Getting Extra Credit for Being Sane
Reading Harvard Business School Professor Regina Herzlinger once again misrepresent the Swiss health care system as a consumer-driven model of care that conservatives can get behind is just the thing that would normally set me off. Yet I’m actually thrilled that she wrote it. For one thing, she presents a clear conservative rationale for supporting health care reform. For another, as much as I disagree with some of her analysis, there’s no doubt she’s actually using analysis and not using the worst case scenario sprung from significant leaps to conclusion to fuel an ideological-driven argument. In short, she gets extra credit for being sane.
Herzlinger’s article in The Atlantic, entitled “Why Republicans Should Back Universal Health Care” offers as a conservative vision for reform the entirely private insurance-based model of the Swiss, which I wrote about at somewhat excruciating length six weeks ago. It’s the same general point that she’s written about for years (at least as early as 2004), that the individual mandate and generous subsidies of the Swiss government create a consumer-driven market where patients shop for the best deals and the plan that best fits their needs, or “in which the people, not the government, control how much they spend on health.” I won’t spend a lot of time refuting this because Maggie Mahar has already done a masterful deconstruction of this misdiagnosis (back in 2007), and Jonathan Cohn on The Treatment brings up Uwe Reinhardt’s counter-Herzlinger analysis that “One can just as plausibly ascribe that performance to the pervasive government regulation that guides the Swiss health system.” Indeed, because the insurance companies are non-profit, charging government-set prices and have a government-fixed comprehensive set of benefits, comparing our insurance market to there is like comparing Earth’s atmosphere to Venus’: sure, they both have carbon dioxide and similar weather system, but I’d avoid standing out in the rain and taking a deep breath on Venus, if I were you.
But despite my objections, I can’t help but rejoice to see an article like this.
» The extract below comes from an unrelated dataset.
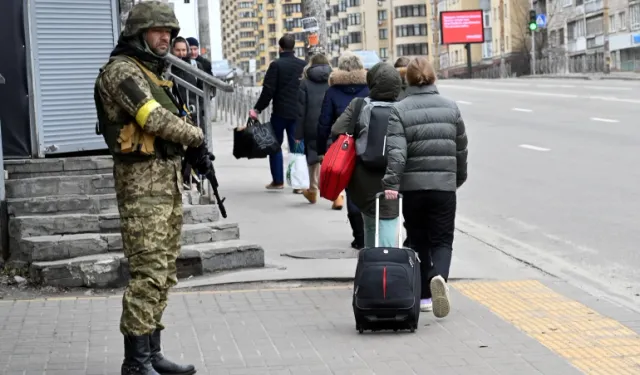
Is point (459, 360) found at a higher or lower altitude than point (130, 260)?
lower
I disagree with her on many points, but she’s demonstrated some deep analysis and some absorption of lessons from health care systems beyond our borders. More particularly, she’s brought up the main reason why the conservative obstructionist stance against health care reform is short-sighted: it’s in the natural interests of big business and the GOP’s fundraisers and constituents that it succeed.
CEOs rarely say "Know what I love about my job? Buying health care." The chore is so unrewarding -- corporate buyers have failed to create effective cost or quality improvements -- that many small business CEOs simply skip it. As a result, millions distort the efficient allocation of labor in our economy by opting for jobs in dying, big companies that offer health insurance, rather than productive ones in small companies that do not. Furthermore, our employer-based health insurance system forces American businesses to pack our massive health care costs -- about 70 percent greater as a share of GDP than other countries' -- into the cost of their exports, a huge albatross in a globally competitive economy.
What do you know – a free-market and pro-economy argument for supporting health care reform. In order to get to her thesis, she doesn’t need to present an “everything you know is wrong/black is white” thesis like Weems and Sasse’s attempted takedown of the notion that public coverage is more cost-efficient than private coverage, despite years of data on Medicare and the VA to the contrary. She doesn’t need to take the fact that many people would choose to have stable public coverage rather than unpredictable private insurance if it were an option and exaggerate it into a dystopian vision of a depleted Treasury, a bankrupt private insurance system, and waiting lines to the crack of doom if we even try a public option. She's not disguising an obvious ideological push poll as an open form. There’s not a tea bag in sight. In a public debate where the conservative anti-reform message has been all about being anti-Obama, and whose connection to the reality that I and you and most of the people we know experience in our broken health care system is roughly as tenuous as The Hills’ connection to the working world, that counts for something.
It’s been so long since we’ve heard a reasoned, conservative vision on health care reform, I almost forgot what it sounded like.